DOCUMENT EXTRACT »

DIGITAL COLOUR DIVIDE
In a hyper-connected world, even something as small as an emoji can reveal whose perspectives shape global culture—and whose remain absent. Must every gesture, whether a wave, a clap, or even a heart, carry the weight of identity?
The Diaspora’s Emotional Tax
From where I stand—as an Indian observing the diaspora with deep interest and historical awareness—it is evident that this daily prompt exacts a quiet emotional tax. Diaspora Indians are already negotiating identities across contexts, navigating everything from visa regimes to cultural expectations, microaggressions to milestones. In such a life, the emoji is not a frivolous symbol—it is another subtle site of tension.
And while this dilemma is not unique to Indians, it is perhaps uniquely complex in the Indian context, given the subcontinent’s own entanglement with colourism, caste, and colonial legacies. When that complexity is exported to global spaces, it becomes even more layered.
The trouble is, no single emoji tone can capture this depth. And perhaps it shouldn’t have to.
A Better Design, A Kinder Future
This raises important questions for the digital architects of our time: Should technology be in the business of forcing identity declarations? Must every interaction be racially coded? Is the need for representational accuracy worth the cost of daily discomfort?
Perhaps it is time for platforms to offer a neutral alternative, without prompting. A simple yellow emoji—cartoonish, cheerful, and raceless—might serve not as an erasure, but as a refuge. For many users, especially those who straddle cultures and continents, it would allow expression without categorisation, communication without the burden of constant racial signalling.

SOURCE DATA »
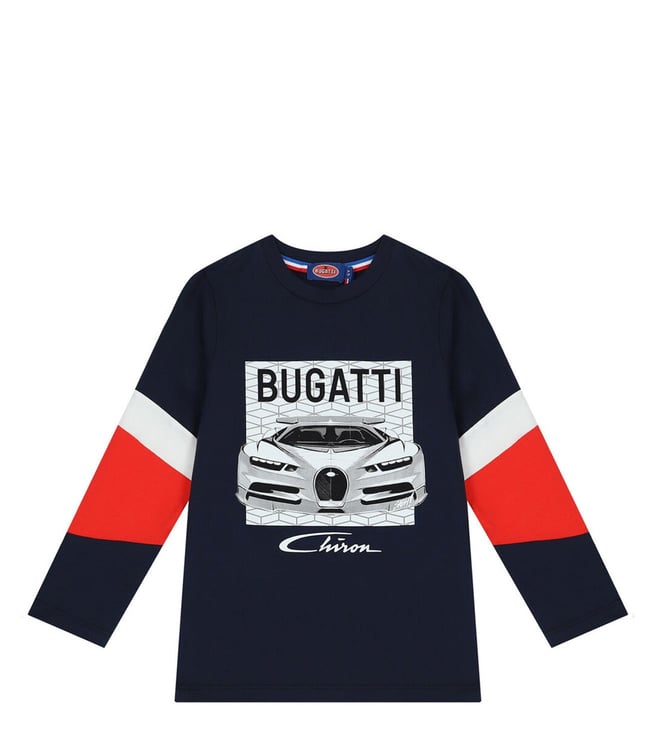 Bugatti t hotsell shirt kids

TRY IT »
Reproduce the passage on emoji skin tones from "The trouble is, no" up to and including "constant racial signalling.", substituting "sanctuary" for "refuge".

RESULT OF THIS TASK »
The trouble is, no single emoji tone can capture this depth. And perhaps it shouldn’t have to.
A Better Design, A Kinder Future
This raises important questions for the digital architects of our time: Should technology be in the business of forcing identity declarations? Must every interaction be racially coded? Is the need for representational accuracy worth the cost of daily discomfort?
Perhaps it is time for platforms to offer a neutral alternative, without prompting. A simple yellow emoji—cartoonish, cheerful, and raceless—might serve not as an erasure, but as a sanctuary. For many users, especially those who straddle cultures and continents, it would allow expression without categorisation, communication without the burden of constant racial signalling.